Here is another dataset to use (scientists go out 'in the field' to painstakingly collect such data! ML might be able to automate some/all of it). It consists of 4177 rows of data regarding abalone shells, where each row resulted from measuring 9 parameters/features/values for each shell. The data is in text format (.arff format, for input to WEKA, like above), do take a look at it. The idea is to be able to predict the 9th value, number-of-rings, given the other 8 values, using the existing dataset to learn how to predict.

Next, download and install KNIME ("nime"), and work through the quickstart tutorial. KNIME is also UI-driven, like WEKA; additionally, it's also visual-dataflow-driven, which means we can do data mining with it, by 'connecting the boxes' (where each box reads data or does mining or writes data, etc).

Q3 (1 point). Use KNIME to perform linear regression [on all parameters, not a subset]. You need these nodes: AARF Reader, Linear Regression Learner. Create and connect the nodes, and execute each. What is the linear equation? Include a screenshot.

Q4 (1 point). Set up a 'Decision Tree Learner' predictor, where 'sex' is the predicted variable. Note - think "simple" - no need to partition the data into training and test data, etc! Provide a snapshot (.jpg or .png) of the *entire* decision tree [OK if the nodes are too zoomed out and are therefore unreadable] - hint: look at the *right* side of the split-pane window.


Download RapidMiner Studio, and play with it for a bit - it is also dataflow-based, just like KNIME.

Q5 (1 point). Bring in the shells.arff data (in the operators list, look under Data Access - Files - Read), and only work with these 4 params: length,diameter,height,num_rings (use a 'Select Attributes' node, and type in a regular expression that specifies length,diameter,height,num_rings, or use the 'subset' attribute filter to pick the ones we want - search the documentation for how (additionally, this will help: https://www.youtube.com/watch?v=tQ7oDnQXhmQ). Create 6 clusters (with all the 4 attrs together, ie. you'd be clustering a 4D dataset) out of the 4177 pieces of data (use a kMeans 'Clustering' node). Question: how many data points are in each cluster? Include a screenshot.

Q6 (0.5 point). Next, do a linear regression to predict num_rings, from length,diameter,height. Question: what is the equation? Include a screenshot. Note that you need a 'Set Role' node where you would set num_rings to be a "label", before doing the regression (to let the regression node know which attribute to predict, using the other non-label ones). The regression itself would be done using a 'Linear Regression' operator.

What to submit: a single .zip, named HW4_<yourname.zip, with:

• screenshots, named Q1.{jpg,png} etc

• a single README.txt file, with answers for the questions (eg. regression equations)
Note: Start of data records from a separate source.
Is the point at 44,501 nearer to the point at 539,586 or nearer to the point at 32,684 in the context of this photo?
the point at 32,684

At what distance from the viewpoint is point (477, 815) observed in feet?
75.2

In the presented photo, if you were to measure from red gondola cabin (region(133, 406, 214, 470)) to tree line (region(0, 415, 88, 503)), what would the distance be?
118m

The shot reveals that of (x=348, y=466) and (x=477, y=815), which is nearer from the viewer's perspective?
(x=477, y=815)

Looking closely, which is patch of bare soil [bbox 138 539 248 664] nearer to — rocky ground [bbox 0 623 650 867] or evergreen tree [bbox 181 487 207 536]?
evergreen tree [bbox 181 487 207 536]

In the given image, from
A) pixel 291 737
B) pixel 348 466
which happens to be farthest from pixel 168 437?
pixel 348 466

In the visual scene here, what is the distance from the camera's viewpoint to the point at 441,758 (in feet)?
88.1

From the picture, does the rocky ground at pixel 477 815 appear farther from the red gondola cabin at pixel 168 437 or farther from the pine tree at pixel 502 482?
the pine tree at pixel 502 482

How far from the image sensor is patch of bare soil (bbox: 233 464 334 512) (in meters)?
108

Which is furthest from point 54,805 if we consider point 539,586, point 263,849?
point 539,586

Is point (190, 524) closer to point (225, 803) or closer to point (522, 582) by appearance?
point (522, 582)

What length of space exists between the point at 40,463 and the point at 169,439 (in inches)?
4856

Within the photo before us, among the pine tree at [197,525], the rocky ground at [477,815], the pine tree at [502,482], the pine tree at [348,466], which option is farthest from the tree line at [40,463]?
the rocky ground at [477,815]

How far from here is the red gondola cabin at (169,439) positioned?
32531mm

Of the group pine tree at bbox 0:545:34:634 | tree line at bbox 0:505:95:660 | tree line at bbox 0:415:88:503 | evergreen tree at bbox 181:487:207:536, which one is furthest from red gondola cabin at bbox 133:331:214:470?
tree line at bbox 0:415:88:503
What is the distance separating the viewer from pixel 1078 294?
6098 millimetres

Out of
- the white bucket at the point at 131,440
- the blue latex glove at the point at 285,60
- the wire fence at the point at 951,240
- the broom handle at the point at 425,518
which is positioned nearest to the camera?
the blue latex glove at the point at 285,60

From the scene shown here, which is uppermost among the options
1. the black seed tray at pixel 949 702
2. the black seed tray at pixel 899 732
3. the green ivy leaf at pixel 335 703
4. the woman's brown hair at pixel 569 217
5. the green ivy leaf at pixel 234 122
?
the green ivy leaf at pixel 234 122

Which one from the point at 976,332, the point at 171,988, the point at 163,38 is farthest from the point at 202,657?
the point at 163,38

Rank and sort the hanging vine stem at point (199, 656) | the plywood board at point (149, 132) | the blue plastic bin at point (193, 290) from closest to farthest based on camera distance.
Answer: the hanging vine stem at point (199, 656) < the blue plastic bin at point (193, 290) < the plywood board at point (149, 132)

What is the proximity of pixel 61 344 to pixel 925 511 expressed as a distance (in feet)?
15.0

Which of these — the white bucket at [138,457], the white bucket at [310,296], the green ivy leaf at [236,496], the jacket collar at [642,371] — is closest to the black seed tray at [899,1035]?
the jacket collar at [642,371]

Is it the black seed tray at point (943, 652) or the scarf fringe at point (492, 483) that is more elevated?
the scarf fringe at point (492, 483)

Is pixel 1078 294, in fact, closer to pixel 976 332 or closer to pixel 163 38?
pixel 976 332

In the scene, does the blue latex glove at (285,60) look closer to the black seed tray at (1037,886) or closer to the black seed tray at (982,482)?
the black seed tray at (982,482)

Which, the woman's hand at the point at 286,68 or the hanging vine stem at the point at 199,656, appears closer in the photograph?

It's highly worth knowing how to use such tools for analysis, as opposed to only knowing how to do so using Python or R code - the interface-driven tools are just as powerful, because they encapsulate, with point-and-click UI, a variety of data-mining algorithms/code - resulting in a product that (even) non-programmers, eg. business analysts, managers etc. can use.

Please upload your (.zip) submission on to D2L as usual - this helpul note [from Michael and Rittwik] provides details.